Kehr suspirou e tentou pensar em vinho, na luz do sol, no som ritmado de ondas contra a areia da praia. Seu estômago roncou. Comera o último pedaço de carne seca há dois dias, e encontrar caça se provou mais difícil do que imaginara. O guerreiro se concentrara apenas em partir daquele lugar, abandonar seu lar em ruínas tão rápido quanto pudesse. Mas compreendeu que deveria gastar algum tempo e esforço procurando comida.

Dali a um suspiro seus pensamentos foram interrompidos por um grito... e depois, gritos. Vindos da estrada à frente, atrás das touceiras de vegetação árida que ladeavam a Trilha de Ferro naquelas baixas altitudes. Kehr se agachou e saiu da trilha que vinha percorrendo, dando a volta pelas árvores para poder ver melhor.

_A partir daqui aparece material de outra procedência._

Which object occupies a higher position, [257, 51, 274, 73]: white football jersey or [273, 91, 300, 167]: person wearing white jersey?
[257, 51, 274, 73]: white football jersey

Eram, obviamente, refugiados. Homens, mulheres, crianças — dezenas de camponeses sujos, magros, vestidos em farrapos, carregando os poucos pertences em cestas, bolsas, até enrolados em lençóis. Assim como Kehr, eles acharam que a estrada estaria vazia. Mas ao contrário dele, viajavam sem rumo. Haviam formado uma fila pela estrada, sem pensar nas feras, bandidos ou coisas ainda piores que poderiam atacá-los. E havia muitas coisas piores que bandidos nas montanhas próximas.

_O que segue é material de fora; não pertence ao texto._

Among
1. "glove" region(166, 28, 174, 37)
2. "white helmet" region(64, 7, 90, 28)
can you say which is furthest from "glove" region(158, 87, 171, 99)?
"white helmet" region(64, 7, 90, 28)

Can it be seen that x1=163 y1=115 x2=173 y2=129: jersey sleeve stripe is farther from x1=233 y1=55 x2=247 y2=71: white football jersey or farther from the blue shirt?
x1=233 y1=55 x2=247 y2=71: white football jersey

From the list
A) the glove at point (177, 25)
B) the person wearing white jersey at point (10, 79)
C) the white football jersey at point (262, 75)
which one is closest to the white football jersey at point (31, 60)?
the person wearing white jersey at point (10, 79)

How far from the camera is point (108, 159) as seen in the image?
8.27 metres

Kehr sentiu o cheiro antes de vê-os, e seu estômago embrulhou. Os khazra. Criaturas deformadas, desgrenhadas, híbridos perversos de homem e bode que costumavam andar em bandos. Eles eram fortes, musculosos, tinham longos braços cobertos por tendões emaranhados sob o pelo imundo e grosseiro. Suas pernas se dobravam para trás em um ângulo bestial e terminavam em negros cascos fendidos. Os ombros dos khazra eram puro músculo animalesco tensionado, cruzado de veias sinuosas e terminando em uma hedionda cabeça de bode com olhos de pupilas negras como fendas e chifres recurvos. Kehr enfrentara tais feras antes — várias vezes, em suas andanças mais ao sul — e as lembranças tinham gosto de bile. Os khazra davam na carne o testemunho grotesco das obras demoníacas nos homens.

Kehr viu um par de caprinos se aproximando pela estrada com intenções mortíferas enquanto os refugiados gritavam e corriam. Alguns corpos já se espalhavam pela trilha em monturos tingidos de vermelho. Mais khazra iam de um cadáver a outro, saqueando os mortos de suas vestes precárias. Kehr sentiu sua inquietação tornando-se raiva, mas ele a conteve. Não era sua luta nem seu dever. Apenas retardaria sua viagem, e não havia muito que ele pudesse fazer. Ele não devia nada aos andarilhos, tolos que escolheram viajar por uma estrada aberta sem armas. Kehr não tinha nada o que fazer ali.

Ele estava prestes a voltar por onde viera quando viu o lenhador. Vestido em roupas marrons simples, seu fardo de lenha espalhado pelo pavimento gasto, o pobre homem atraíra a atenção das feras. Ele se postava em pé sozinho com o machado simplório levantado enquanto os khazra o cercavam, gargalhando com vozes agudas e tremidas de bode. Os caprinos estavam armados com piques e lanças rústicas e se alternavam em cutucar com elas o lenhador sempre que ele lhes virava as costas. Alguns pontos rubros já se espalhavam por seu corpo. Os outros refugiados aproveitaram a oportunidade para escapar para as árvores próximas, abandonando o lenhador ao que parecia ser uma morte demorada e excruciante. Ele se voltou para revidar uma estocada traiçoeira, e Kehr viu o que ele carregava no outro braço. Era uma criança.